Diaz-Canel continued by saying that, "it meant that with a colonial slave past, the black and mulatto Cuban population suffered for centuries the consequences of a system in which racism and racial discrimination were part of everyday life and only with the triumph of the Cuban Revolution, in 1959, a process of radical transformations took place that demolished the structural bases of racism, and eliminated institutionalized racial discrimination forever."

"The new Constitution of the Republic of Cuba ratified and strengthened the recognition and protection of the right to equality, as well as the prohibition of discrimination," stressed the head of state.

"President @DiazCanelB ratified in #UNGA that: 'We will not relent in the purpose of achieving all social justice.

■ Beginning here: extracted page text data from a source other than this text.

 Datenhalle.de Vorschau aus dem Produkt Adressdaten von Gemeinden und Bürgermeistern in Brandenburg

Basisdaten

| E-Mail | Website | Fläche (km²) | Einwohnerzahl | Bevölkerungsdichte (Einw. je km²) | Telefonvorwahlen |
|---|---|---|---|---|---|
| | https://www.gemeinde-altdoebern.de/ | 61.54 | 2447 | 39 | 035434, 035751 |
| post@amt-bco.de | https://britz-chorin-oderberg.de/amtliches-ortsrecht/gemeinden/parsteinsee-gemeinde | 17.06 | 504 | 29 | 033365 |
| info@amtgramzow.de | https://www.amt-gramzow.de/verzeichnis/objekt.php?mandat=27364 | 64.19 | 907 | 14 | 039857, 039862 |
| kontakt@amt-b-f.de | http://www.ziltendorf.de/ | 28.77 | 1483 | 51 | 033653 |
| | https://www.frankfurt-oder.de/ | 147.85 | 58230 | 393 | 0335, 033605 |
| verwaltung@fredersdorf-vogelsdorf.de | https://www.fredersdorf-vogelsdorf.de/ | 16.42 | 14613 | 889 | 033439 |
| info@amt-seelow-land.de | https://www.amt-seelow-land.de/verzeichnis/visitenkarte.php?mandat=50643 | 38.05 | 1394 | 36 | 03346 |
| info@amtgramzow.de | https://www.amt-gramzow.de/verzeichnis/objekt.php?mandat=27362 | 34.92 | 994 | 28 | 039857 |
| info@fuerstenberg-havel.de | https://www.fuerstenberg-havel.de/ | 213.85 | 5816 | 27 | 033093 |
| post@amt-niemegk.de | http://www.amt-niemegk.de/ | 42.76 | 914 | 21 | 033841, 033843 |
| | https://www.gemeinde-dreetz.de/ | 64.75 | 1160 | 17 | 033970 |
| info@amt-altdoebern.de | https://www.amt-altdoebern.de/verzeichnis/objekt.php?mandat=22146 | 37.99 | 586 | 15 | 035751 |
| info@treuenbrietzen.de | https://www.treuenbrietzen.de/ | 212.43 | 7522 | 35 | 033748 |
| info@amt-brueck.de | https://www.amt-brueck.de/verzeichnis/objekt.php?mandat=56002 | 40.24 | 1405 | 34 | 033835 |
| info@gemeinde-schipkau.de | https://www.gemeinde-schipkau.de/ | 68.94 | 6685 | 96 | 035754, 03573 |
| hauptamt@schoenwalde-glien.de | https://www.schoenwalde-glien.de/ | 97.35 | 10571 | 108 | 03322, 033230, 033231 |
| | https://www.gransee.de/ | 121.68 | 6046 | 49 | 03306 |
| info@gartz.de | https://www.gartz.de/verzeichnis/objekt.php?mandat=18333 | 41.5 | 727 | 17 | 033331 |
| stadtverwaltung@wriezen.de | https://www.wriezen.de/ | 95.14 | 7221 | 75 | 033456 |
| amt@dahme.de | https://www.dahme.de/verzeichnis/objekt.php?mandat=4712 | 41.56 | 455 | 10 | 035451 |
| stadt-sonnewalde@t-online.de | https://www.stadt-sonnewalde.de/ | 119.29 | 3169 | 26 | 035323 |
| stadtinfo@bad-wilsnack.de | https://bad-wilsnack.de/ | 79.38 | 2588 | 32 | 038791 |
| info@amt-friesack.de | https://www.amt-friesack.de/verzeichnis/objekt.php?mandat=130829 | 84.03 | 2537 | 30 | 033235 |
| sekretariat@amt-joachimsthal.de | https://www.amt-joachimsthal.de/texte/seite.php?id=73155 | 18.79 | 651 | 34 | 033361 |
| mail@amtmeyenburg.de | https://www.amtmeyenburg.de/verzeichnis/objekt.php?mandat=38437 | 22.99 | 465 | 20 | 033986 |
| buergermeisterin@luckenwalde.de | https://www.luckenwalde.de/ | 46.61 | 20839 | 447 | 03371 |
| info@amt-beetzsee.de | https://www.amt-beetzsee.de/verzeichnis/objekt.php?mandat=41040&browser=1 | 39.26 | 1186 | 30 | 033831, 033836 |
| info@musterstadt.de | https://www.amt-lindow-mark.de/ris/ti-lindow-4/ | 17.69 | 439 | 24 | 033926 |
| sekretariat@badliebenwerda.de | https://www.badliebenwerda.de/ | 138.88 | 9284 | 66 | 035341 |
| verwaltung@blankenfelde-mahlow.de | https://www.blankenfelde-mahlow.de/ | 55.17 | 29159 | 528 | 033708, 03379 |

The peoples of the world will always be able to count on the contribution of #Cuba so that the commitments we made 20 years ago in Durban become a reality.'"

He added that in order to make further progress in the emancipating work of the Revolution, the National Plan against Racism and Racial Discrimination was approved in November 2019, as a government program that favors the most effective confrontation of racial prejudices and social problems that still persist in Cuban society.

The Cuban President stressed that the peoples of the world will always be able to count on Cuba's contribution "so that the commitments we assumed 20 years ago in Durban become a reality."

Bruno Rodríguez, Cuba's Minister of Foreign Affairs, will attend the High-Level Meeting, which will adopt a declaration aimed at mobilizing the necessary political will to fully and effectively implement the Durban Declaration and Program of Action and its follow-up processes.

The Durban Declaration and Program of Action were adopted by consensus at the 2001 World Conference against Racism in South Africa and propose concrete measures to combat racism, discrimination, xenophobia and related intolerance.